The Buldyrty (Бұлдырты; Булдырты) is a river in the West Kazakhstan Region, Kazakhstan. It is 195 km long and has a catchment area of 4660 km2.

The Buldyrty belongs to the Ural basin and flows across the Syrym, Karatobe and Shyngyrlau districts. The banks of the river are a seasonal grazing ground for local cattle. The name of the river originated in the Kazakh word for turbid or murky.

== Course ==
The Buldyrty begins at the confluence of two small rivers, the Bylkyldagan and Zhosaly, close to Aksuat village. It heads in a southwestward direction across Shyngyrlau District, forming meanders within a floodplain. Shortly after Karasu village it bends southwards for a stretch until its mouth in the northern shore of lake Zhaltyrkol, located among other salt lakes. The Buldyrty river flows roughly parallel to the Olenti to the northwest and the Kaldygaity to the southeast.
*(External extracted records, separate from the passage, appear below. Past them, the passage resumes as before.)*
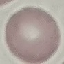
result = no malaria parasites detected
preparation = thin smear
image type = automatically extracted cell patch, resized to 64 × 64 pixels
stain = Giemsa
capture = smartphone camera at the microscope eyepiece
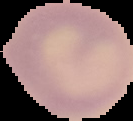

Summary:
  - Image size: 133×121 pixels
  - Preparation: thin blood film
  - Image type: segmented cell region with the area outside set to black
  - Malaria status: uninfected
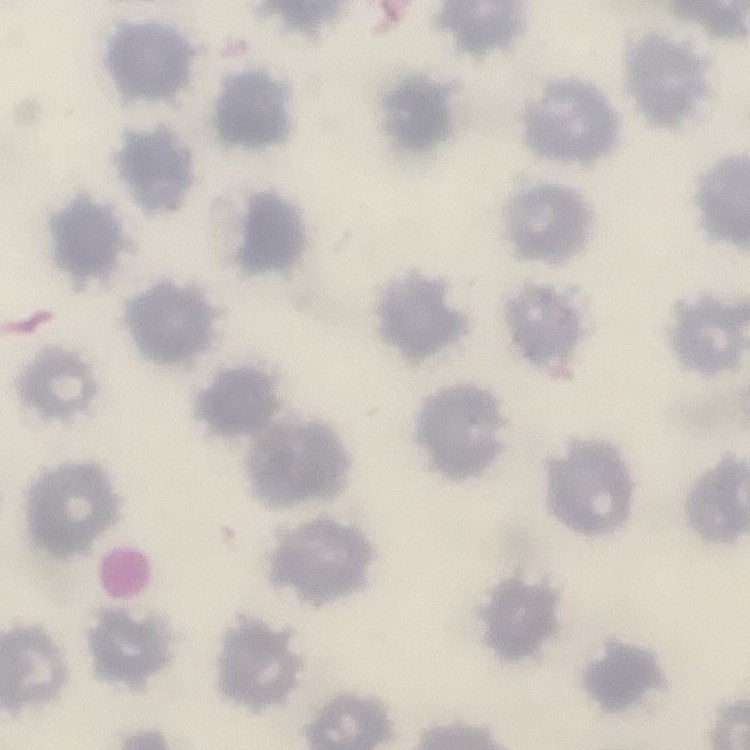 The erythrocytes exhibit no rouleaux formation. One tile cut from a larger photomicrograph. Stained with either Field's or Giemsa. Thin blood smear.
In the upper reaches, down to Karagash (until 2007 Novopetrovka), the river valley has a steep slope, reaching a height up to 20 m. In some places there are sand dunes stretching along both banks. The Buldyrty has three main tributaries, the Shili on the left, and the Tamdy and the 70 km long Zhympity on the right. The river is fed by snow and rain.